— Start of Provided text —

Bacta’s regional compliance officer has revealed that the online sale of illegal machines is “significant and widespread throughout the country” as pressure mounts on the Gambling Commission to outline a credible regulatory response.

Bacta’s regional compliance officer David Miller

In an exclusive interview with Coinslot, Bacta’s David Miller stated that online sales platforms such as Facebook Marketplace and Ebay are rife with unlawful machine sales, from antique one-arm bandits to Jackpot £500s – and everything in between.

A conservative estimate of the illegal number of machines on sale is, suggests Miller, “2,500, which is the equivalent of 60 arcades.”

“We’ve had a lot of concern expressed by Bacta members concerning the proliferation of illegal gaming machines,” said Miller, who has been researching the black market online.

“I went through the advertisements on Facebook Marketplace in order to ascertain how many there were out there, I stopped counting at 200 separate advertisements for machines. With a further 2,000 to 3,000 on Ebay, you start to get a feel for the number of machines that are being sold.”

Miller has been investigating the practice on behalf of Bacta since 2020, and though a dossier outlining his findings was sent directly to the Gambling Commission Intelligence Unit in August, he notes ,“I received an acknowledgement of the email, but that’s it.”

So where is the Commission? The 2005 Gambling Act behoves the regulator to prevent gambling from being associated with crime or disorder, ensure gambling’s conducted in a fair and open way, and protect children from being harmed or exploited by gambling.

However, Miller argues that – with regulation unable to govern who operates and who accesses these illegally obtained machines – the Commission “are falling down on all three of their own licensing objectives,” while leaving organisations like Bacta with an unmanageable burden.

— End of Provided text —

Objective 1
Decide whether each statement agrees with the article on illegal gaming machine sales, answering yes or no and quoting the words from the article that settle it: (a) Miller stopped counting Facebook Marketplace advertisements for machines at 200. (b) The Gambling Commission sent Miller a detailed reply to his dossier. (c) Miller's conservative estimate of illegal machines on sale equals the machines of 60 arcades.
Objective 2
According to the article on illegal gaming machine sales, since what year has Miller been investigating the practice on behalf of Bacta?
Objective 3
Continue the article on illegal gaming machine sales, starting right after its final sentence.
The records that come next are separate material and have no connection to the article on illegal gaming machine sales.

— Start of Stored rows —

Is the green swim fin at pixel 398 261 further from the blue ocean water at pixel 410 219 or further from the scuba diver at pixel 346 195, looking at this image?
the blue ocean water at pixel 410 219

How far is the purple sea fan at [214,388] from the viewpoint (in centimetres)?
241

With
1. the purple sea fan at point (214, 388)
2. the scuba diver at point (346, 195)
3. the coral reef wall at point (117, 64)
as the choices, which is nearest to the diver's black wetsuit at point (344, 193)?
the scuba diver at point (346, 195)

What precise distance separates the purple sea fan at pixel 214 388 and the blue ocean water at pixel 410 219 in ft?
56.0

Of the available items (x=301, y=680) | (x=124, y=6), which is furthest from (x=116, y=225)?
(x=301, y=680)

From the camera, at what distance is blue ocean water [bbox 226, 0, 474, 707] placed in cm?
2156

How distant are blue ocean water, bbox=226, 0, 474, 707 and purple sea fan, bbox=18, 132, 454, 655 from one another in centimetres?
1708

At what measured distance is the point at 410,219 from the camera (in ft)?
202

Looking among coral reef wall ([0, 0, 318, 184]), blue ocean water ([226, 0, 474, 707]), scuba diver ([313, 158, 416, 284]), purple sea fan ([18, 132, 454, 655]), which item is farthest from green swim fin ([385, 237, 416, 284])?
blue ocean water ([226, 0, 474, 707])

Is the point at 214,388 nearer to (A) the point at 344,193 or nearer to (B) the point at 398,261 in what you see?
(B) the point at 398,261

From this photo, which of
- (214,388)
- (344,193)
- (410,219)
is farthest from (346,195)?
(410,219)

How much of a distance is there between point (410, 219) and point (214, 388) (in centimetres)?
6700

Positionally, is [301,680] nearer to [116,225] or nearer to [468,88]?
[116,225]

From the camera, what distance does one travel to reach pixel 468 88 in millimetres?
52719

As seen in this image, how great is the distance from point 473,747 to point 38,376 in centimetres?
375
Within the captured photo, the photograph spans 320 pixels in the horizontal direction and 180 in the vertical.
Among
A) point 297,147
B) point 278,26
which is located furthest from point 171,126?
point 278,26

— End of Stored rows —

Output 1
(a) Yes: "I stopped counting at 200 separate advertisements for machines."
(b) No: "I received an acknowledgement of the email, but that’s it."
(c) Yes: "2,500, which is the equivalent of 60 arcades."

Output 2
Since 2020.

Output 3
Miller acknowledges that many people are keen to get their hands on the machines specifically to reverse engineer them and work out their mechanisms, which in itself is another key issue. But it’s not about the why they’re sold, it’s all about the fact they’re able to be sold – and so openly.

“It would be an impossible task for Bacta to attempt to pursue individual illegal sales, or individuals who are selling – I’d be doing nothing else for the rest of my career. We lack the investigative powers, and the costs of an investigation would be immense.”

“We need some form of ownership from the appropriate authorities, such as the Gambling Commission and the police service.”

Though Miller notes that “in reality, this issue is probably well below their respective radars,” it should not be unreasonable for the Commission to intercede in criminal regulatory abuses whatever their scale, especially as it has previously made a habit of intervening at all levels of the industry.

However, the inaction of the relevant authorities does not mean Bacta intends to idly pass the time until the responsible officers are willing to sit up and take notice.

“Firstly, we’re going to be obtaining our own legal advice setting out the exact position in relation to the legality of sales, and the actual offences.”

“We’re then going to start a campaign that asks the question of the CEO of the Gambling Commission, the National Police Chiefs Council, and then link in with MPs. If that doesn’t work, we’ll ask questions of the officials of the intelligence unit of the Commission.”

Bacta will also aim to address one key element allowing illegal machine sales to thrive; the fact that unlike in the sale of alcohol or sharps online, internet trading platforms have no provision – and frankly no idea – when it comes to UK gaming regulation.

“We will start a liaison with online sales platforms setting out the position for legality and ask them whether they feel it’s appropriate of them to allow these sales to be put on their site.”

“Ignorance of the law plays a part,” added Miller, who served for 30 years with Essex Police prior to joining Bacta, “but lack of knowledge of the law is no defence.”